The reasons are manifold ranging from lifestyle to biology. For one, depressed and anxious individuals neglect caring for themselves. Motivation to eat healthily, exercise, or adhere to medications and health checkups dissipates. They also turn to alcohol and smoking as coping mechanisms. As depression and anxiety are always persistent, such behaviours easily become habitual — rendering the heart fragile and vulnerable to failure.
Thoughts or the state of mind have power over the human physiology. Disruptive thinking or experiences of catastrophic life events are emotional stressors that activate the bodily stress systems — the sympathetic nervous system and hypothalamic-pituitary-adrenal (HPA) — like any physical stressors would. These stress systems have regulatory mechanisms to shut them down and do not cause any complications if transiently activated. But prolonged and persistent activation — as evident in depressed and anxious individuals — initiate cascades of detrimental consequences in the body.
- Excessive sympathetic (“fight or flight”) activities lead to a lower rate of noradrenaline removal from the heart. This causes irregularities in heart rhythms, blood flow, and blood pressure. As sympathetic and parasympathetic (“rest and digest”) activities work in turns, too much of one suppresses the other. Thus, the central element of the parasympathetic system — the vagus nerve — becomes dampened. As the vagus nerve bridges the heart and diaphragm to the brain, a switched off vagal activity disharmonizes both the heart rate variability and breathing rhythm.

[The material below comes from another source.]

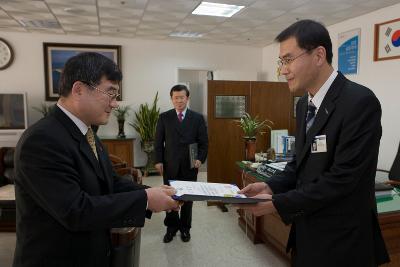 표창장을 수여하고 계신 관련인사2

- A hyperactive HPA axis makes the adrenal glands release adrenaline and cortisol uncontrollably, leading to cortisol resistance. This concept is similar to that of insulin resistance wherein cells are no longer responsive to insulin and the body produces extra insulin in response. Elevated circulating levels of cortisol have systems-wide negative consequences, such as inducing glucose intolerance, hyperlipidemia (excessive LDL cholesterol), and accumulation of visceral fats. These push the body into a condition of pre-obesity (or obesity) and pre-diabetes (or diabetes), which compounds to heighten the risk of heart diseases.
- An engaged HPA axis also stimulates inflammatory reactions in the body. Immune cells become alert in response to stress, but they can’t differentiate between physical and emotional stress. They release inflammatory chemicals to fight physical stressors — such as damaged/unused cells or microbial infections — as they would for emotional stressors. Prolonged and uncurbed inflammation damages the heart endothelium and increases platelet formation. Platelets are immune cells responsible for blood clotting; unregulated blood clot thus hardens arteries.

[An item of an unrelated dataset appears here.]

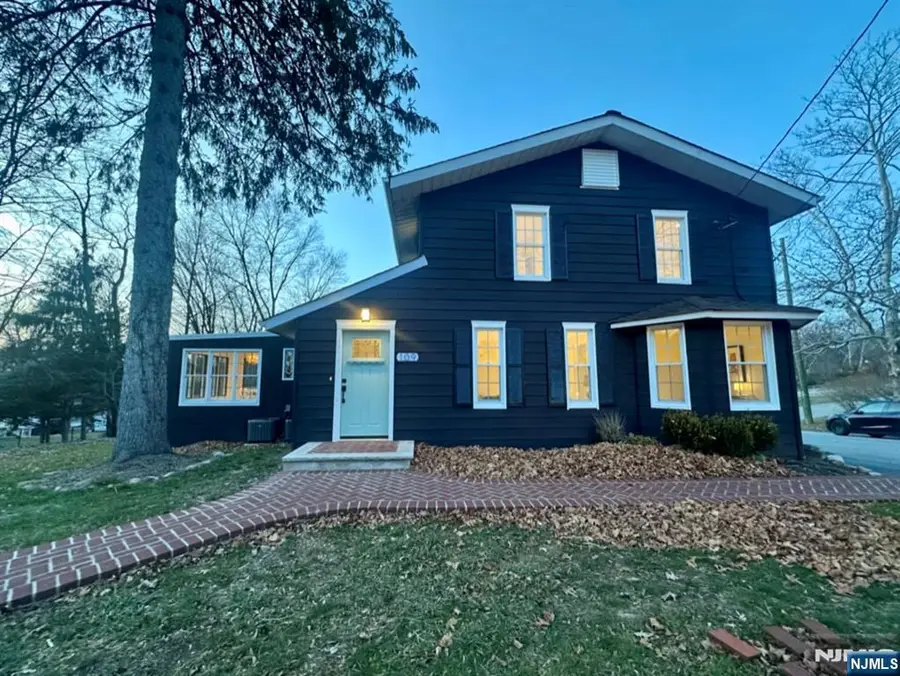 109 Franklin Avenue, Oakland, NJ 07436 - Image #2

Routine screening of patients with heart disease for any psychiatric disorders is now a current healthcare recommendation by the National Heart Foundation of Australia. Physicians are starting to implement antidepressants or anxiolytics and cognitive behavioural therapy (CBT) as part of treatment for heart disease patients with mental signs in need of extra psychiatry care.
Data to this day, however, remains limited and sometimes contradictory as psychiatric medications may interfere with the inner workings of the heart. While CBT poses no harm, it is still too early to determine which antidepressants suit best for heart disease patients. Treating clinical depression and anxiety is challenging in and of itself; all the more is heart disease-depression-anxiety comorbidity. This is another case why prevention is best.
Ironically, the Indian photographer and visual artist, Manoj Jadhav, said it well: “Health does not always come from medicine. Most of the time it comes from peace of mind, peace in the heart, peace of soul. It comes from laughter and love.”